:: EXTRAIT FOURNI ::
Vient ensuite le tour de votre père en 1982...
Oui, mais son plus grand apport date de 1976, année où il développe les herbes aromatiques surgelées à partir d’une technique qui était en train de voir le jour. Les plantes sont constituées à 90 % d’eau. Quand vous les déshydratez, la première chose qui part, c’est le goût, hormis chez celles qui ont des huiles essentielles. Tout à coup, on pratique notre vrai métier : on garde tout le goût du champ et on assure une constance dans la qualité.
Au-delà des innovations, qu’est-ce qui explique le succès de Darégal ?
Nous sommes à la fois agriculteurs, industriels et développeurs marketing. Nous allons de la création de la graine jusqu’au produit final qui va dans votre plat préparé. Être 100 % intégré nous donne une force incroyable. Cela nous permet d’être transparents. Ensuite, chaque génération a été une génération d’entrepreneur. Nous nous appuyons sur les épaules de nos prédécesseurs pour voir plus loin. Si mon père avait fait des investissements dans la marque plutôt que dans l’industriel, nous ne serions pas l’entreprise que nous sommes. En revanche, il n’aurait peut-être pas compris la notion d’envie que l’on développe avec le marketing.
"Je crois qu’il faut toujours répartir les résultats, comme suit : un tiers pour les investissements, un tiers pour les employés et un tiers pour les actionnaires"
Qu’est-ce qui diffère ?
Avant on achetait un produit pour sa qualité, maintenant on l’achète pour l’émotion qu’il procure. Nous fabriquons des produits qui ne vous nourrissent pas mais font tout votre plat. Nous vendons aussi des solutions. Par exemple, pour nos clients qui fabriquent du fromage, nous conseillons à ceux qui en distribuent en Angleterre d’ajouter du gingembre, en Allemagne ce sera plutôt du persil et de la ciboulette. On vend aussi des produits liquides, avec lesquels les clients peuvent faire plein de choses. On ne réfléchit plus au produit mais à ce que le client va faire avec.
:::
:: DONNÉES FOURNIES ::
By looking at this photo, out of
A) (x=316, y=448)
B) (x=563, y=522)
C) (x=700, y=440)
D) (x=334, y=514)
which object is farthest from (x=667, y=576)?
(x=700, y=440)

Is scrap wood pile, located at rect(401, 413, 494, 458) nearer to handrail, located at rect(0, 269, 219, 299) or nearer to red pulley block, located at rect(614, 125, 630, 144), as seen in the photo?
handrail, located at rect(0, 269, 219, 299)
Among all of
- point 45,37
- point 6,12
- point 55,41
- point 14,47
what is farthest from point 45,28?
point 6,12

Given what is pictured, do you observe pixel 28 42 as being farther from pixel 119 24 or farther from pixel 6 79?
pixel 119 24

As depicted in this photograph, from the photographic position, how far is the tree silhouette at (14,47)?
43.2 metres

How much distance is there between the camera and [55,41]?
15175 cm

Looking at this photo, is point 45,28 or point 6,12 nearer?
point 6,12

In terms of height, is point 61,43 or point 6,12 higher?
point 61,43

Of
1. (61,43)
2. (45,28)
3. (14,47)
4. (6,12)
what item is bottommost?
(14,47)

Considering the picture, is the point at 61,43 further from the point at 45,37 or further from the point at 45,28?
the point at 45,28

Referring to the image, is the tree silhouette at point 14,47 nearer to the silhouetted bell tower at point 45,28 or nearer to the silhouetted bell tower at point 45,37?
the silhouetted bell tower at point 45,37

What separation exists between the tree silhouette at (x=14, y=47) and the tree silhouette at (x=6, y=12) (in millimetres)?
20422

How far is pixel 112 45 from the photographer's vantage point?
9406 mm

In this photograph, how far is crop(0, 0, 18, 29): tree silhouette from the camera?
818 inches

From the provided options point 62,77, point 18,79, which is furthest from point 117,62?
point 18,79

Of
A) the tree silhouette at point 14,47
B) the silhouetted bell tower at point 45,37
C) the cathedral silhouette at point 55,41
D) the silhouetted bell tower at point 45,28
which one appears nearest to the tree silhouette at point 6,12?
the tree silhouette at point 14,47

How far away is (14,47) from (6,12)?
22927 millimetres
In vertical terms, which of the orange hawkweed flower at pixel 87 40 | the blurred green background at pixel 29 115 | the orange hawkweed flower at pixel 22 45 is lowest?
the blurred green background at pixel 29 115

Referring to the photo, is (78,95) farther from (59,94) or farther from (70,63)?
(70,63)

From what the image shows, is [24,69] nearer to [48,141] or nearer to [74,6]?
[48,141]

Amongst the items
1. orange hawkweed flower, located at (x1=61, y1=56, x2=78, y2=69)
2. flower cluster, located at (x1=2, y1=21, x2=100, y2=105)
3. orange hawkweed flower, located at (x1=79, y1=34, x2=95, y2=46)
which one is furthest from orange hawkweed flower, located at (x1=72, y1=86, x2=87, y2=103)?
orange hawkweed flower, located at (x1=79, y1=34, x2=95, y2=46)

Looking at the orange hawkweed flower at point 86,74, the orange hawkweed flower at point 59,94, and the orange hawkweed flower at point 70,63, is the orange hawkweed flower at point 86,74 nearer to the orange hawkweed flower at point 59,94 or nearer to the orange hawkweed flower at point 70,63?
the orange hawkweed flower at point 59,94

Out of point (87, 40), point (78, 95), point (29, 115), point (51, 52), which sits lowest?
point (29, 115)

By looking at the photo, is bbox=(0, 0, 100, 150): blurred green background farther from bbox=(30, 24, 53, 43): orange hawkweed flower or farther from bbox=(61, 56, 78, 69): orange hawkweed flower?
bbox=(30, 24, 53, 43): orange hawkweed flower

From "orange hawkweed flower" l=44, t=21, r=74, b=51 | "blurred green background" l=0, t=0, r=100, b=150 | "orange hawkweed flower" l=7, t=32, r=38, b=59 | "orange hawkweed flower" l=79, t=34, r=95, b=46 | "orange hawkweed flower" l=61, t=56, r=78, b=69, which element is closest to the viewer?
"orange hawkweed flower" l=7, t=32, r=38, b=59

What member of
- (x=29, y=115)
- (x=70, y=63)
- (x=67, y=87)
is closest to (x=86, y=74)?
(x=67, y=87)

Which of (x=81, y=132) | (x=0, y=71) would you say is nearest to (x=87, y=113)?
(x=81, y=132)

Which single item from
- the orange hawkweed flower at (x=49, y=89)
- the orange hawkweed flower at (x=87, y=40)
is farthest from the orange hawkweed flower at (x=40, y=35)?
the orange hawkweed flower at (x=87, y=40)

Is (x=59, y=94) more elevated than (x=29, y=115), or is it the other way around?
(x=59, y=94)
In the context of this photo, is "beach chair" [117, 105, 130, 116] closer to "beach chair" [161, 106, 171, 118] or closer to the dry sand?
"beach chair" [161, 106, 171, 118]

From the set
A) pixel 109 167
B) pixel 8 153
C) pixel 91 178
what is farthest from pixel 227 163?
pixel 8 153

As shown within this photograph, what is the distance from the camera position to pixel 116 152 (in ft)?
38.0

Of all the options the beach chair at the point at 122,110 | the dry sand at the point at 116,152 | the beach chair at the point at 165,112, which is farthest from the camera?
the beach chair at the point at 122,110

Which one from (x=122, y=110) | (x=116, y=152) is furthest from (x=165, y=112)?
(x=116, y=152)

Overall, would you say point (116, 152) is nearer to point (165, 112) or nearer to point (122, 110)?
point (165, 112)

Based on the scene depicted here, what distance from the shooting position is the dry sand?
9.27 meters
:::
* **OBJECTIF**: Dans l'extrait sur Darégal, relevez les postes entre lesquels la citation dit qu'il faut répartir les résultats. Donnez la part attribuée à chacun.

* **RÉPONSE ATTENDUE**:
- Les investissements : un tiers
- Les employés : un tiers
- Les actionnaires : un tiers